── Records for processing ──

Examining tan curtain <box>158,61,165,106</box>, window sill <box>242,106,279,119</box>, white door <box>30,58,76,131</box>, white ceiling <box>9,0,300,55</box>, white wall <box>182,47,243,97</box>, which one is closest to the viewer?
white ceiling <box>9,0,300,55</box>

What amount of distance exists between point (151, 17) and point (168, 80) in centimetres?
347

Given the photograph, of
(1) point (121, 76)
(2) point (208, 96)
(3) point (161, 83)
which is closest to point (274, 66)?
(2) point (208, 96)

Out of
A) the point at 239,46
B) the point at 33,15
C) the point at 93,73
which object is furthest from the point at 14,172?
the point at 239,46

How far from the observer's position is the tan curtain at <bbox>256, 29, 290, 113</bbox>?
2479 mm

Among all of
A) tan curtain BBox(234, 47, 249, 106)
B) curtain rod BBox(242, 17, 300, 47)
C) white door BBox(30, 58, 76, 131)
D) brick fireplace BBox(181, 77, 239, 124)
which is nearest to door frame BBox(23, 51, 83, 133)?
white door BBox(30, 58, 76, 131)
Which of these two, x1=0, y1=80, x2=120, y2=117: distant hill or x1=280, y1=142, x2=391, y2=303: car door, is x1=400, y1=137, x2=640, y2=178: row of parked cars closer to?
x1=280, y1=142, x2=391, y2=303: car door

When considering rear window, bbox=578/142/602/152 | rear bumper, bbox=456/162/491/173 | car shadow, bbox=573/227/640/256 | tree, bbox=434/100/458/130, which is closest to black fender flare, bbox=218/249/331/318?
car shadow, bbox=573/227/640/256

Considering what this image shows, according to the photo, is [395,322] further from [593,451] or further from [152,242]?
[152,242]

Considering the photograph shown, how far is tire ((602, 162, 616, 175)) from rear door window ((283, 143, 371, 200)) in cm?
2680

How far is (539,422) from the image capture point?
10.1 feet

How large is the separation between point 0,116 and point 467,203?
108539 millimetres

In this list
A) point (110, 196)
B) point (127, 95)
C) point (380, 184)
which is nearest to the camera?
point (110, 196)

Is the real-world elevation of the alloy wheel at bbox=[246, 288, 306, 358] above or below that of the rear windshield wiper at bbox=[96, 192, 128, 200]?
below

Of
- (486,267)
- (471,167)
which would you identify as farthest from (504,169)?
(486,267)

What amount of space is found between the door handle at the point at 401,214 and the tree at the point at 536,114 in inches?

───

◆ Set task
Write out again the lines from the one containing "Is the real-world" through the end of the records, both ends included and requests kept, multiplying every coordinate in the answers by 1.8 and rounding to whole numbers, with halves rounded up.

◆ Result below
Is the real-world elevation of the alloy wheel at bbox=[246, 288, 306, 358] above or below that of the rear windshield wiper at bbox=[96, 192, 128, 200]?
below

Of
- (486,267)
- (471,167)
which would you identify as farthest from (504,169)?
(875,481)

What amount of space is found between the door handle at the point at 401,214 and the tree at the point at 536,114 in inches?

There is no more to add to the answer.